El evangelio nos cuenta el encuentro de Jesús con un leproso. Aún hoy que sabemos que la lepra tiene cura,
todavía despierta en nosotros el horror hacia esa enfermedad que hace que el
cuerpo se caiga a trozos. En la
antigüedad era desde luego la peor enfermedad, la mayor desgracia que podía
acaecer a un ser humano. Al sufrimiento de la enfermedad se unía la maldición
de Dios y la marginación de los hombres.
Se pensaba que era una enfermedad producida como castigo de Dios, se
prohibía al leproso residir en los pueblos y las ciudades, se le echaba al
campo y se le dejaba malvivir a su suerte,
si alguien sano se cruzaba en su camino tenía que avisar de su presencia
con un grito. No podemos ni imaginarnos el espanto que producía el encuentro
con uno de estos enfermos.
Ser leproso era como estar muerto en vida. Sufrimiento insoportable, malditos de Dios y malditos de los
hombres. Y desde esta situación, el
evangelio nos cuenta un hecho inaudito:
Un leproso que se atreve a acercarse a Jesús y al grupo de sus
discípulos. La ley judía mandaba
denunciar al leproso y matarlo. Pero fijémonos
en la valentía de este enfermo, en su desesperación, en esa fe que muestra por
el Señor: "Si quieres, puedes limpiarme". Imaginemos el asombro, el espanto de la gente
que acompañaba a Jesús, es muy posible que más de uno cogiese piedras en las manos
con intención de tirárselas para espantarle.
Y ahora fijémonos en el gesto de Jesús. Nos dice el evangelio que
sintiendo lástima, extendió la mano y le tocó.
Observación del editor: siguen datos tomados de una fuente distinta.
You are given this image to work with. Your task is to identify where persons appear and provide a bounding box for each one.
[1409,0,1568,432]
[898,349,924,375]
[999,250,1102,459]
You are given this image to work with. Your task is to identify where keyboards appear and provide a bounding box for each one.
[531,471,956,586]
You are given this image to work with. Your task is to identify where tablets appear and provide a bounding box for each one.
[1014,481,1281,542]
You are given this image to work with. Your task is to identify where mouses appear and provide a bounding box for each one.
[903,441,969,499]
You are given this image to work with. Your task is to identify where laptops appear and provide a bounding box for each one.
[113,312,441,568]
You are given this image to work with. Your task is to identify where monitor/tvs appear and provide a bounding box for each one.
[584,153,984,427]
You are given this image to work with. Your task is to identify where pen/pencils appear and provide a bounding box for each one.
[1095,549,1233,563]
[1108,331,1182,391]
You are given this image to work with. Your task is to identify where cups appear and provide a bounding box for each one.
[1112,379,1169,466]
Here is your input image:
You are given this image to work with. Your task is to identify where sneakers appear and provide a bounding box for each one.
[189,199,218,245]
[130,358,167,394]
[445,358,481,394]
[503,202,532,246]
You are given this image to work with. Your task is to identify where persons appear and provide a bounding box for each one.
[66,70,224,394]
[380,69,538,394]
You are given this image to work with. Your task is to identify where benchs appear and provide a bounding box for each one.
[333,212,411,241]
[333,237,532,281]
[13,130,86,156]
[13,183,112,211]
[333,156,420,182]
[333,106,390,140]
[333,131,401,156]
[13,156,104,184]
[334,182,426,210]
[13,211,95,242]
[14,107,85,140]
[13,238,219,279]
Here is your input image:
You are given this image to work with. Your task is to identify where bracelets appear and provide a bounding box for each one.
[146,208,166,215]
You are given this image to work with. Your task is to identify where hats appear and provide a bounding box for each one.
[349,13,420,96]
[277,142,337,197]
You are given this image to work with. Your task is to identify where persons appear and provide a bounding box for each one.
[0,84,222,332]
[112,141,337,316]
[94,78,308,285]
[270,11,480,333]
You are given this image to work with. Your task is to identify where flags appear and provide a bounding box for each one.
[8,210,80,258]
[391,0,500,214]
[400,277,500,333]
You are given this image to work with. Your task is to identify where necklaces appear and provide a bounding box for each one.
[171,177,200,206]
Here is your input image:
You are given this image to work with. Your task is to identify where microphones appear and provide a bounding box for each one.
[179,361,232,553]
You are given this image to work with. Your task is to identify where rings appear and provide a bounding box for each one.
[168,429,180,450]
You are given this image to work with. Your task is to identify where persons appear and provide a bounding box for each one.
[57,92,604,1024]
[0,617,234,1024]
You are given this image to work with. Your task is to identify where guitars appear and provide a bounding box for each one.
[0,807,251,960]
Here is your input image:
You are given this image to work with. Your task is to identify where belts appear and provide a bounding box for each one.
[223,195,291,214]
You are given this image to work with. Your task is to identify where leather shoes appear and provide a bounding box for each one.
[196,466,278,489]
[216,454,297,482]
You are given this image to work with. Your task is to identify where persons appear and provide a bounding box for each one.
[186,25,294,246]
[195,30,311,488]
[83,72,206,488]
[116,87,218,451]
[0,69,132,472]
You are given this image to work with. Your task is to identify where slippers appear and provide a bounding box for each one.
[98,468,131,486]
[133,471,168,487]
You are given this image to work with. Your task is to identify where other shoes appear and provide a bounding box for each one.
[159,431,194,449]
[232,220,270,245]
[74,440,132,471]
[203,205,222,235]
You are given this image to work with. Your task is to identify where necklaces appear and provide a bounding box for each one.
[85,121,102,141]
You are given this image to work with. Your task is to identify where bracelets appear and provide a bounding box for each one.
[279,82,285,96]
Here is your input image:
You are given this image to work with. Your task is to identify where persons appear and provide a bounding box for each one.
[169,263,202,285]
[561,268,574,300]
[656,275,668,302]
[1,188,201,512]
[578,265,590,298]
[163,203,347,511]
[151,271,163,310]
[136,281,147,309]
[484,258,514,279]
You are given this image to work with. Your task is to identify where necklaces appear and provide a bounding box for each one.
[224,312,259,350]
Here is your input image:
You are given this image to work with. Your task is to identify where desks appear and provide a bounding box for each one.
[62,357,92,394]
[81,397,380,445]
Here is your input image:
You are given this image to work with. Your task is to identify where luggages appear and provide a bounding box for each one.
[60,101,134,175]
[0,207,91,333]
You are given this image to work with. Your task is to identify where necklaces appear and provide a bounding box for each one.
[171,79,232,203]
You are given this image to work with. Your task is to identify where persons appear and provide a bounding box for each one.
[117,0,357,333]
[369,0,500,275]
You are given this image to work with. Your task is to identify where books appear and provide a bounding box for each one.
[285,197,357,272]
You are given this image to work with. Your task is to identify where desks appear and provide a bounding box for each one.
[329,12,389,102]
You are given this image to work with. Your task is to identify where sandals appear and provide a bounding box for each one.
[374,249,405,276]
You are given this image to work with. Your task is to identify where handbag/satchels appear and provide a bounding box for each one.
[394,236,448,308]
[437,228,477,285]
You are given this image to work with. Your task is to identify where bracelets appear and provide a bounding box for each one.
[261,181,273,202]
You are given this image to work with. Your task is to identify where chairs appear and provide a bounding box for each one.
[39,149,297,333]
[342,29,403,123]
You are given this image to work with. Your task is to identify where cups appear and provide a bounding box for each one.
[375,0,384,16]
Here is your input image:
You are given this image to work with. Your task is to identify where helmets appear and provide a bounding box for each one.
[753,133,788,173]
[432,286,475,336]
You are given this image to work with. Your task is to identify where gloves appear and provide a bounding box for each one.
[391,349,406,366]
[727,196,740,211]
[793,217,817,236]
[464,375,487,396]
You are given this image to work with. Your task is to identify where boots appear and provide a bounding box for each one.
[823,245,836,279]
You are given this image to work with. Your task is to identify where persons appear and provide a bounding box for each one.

Jesús se compadece, se deja afectar por aquel hombre y su miseria, Jesús
extiende la mano y hace algo increíble: tocarle. Con ello él mismo se vuelve impuro, él mismo
se vuelve maldito de Dios y marginado de los hombres. Pero para Jesús todo eso es secundario,
porque para el Hijo de Dios lo importante, lo fundamental es la misericordia. Imaginemos la alegría del
leproso, y el asombro de la gente.
¿Cómo no ver en toda
esta historia del leproso? La historia
mil veces repetida de los enfermos de sida de nuestro tiempo, a los que también
se ha marginado y considerado víctimas del castigo de Dios. Y ¿cómo no escuchar en el grito de ese
leproso, el grito que nos llega desde el tercer mundo dirigido a cada uno de
nosotros?: "si queréis podéis
ayudarnos", "si tú quieres hombre y mujer del primer mundo, tú puedes
ayudarme a vivir, a saciar mi hambre, a curar mis heridas".
Jesús nos invita a hacer
como él, primero dejarnos conmover y afectar por tanta miseria humana, y
después alargar nuestra mano, y tocar todas esas heridas.. Quizás entonces
nosotros también podamos vernos curados de la enfermedad de nuestro egoísmo que
como la lepra nos va consumiendo poco a poco.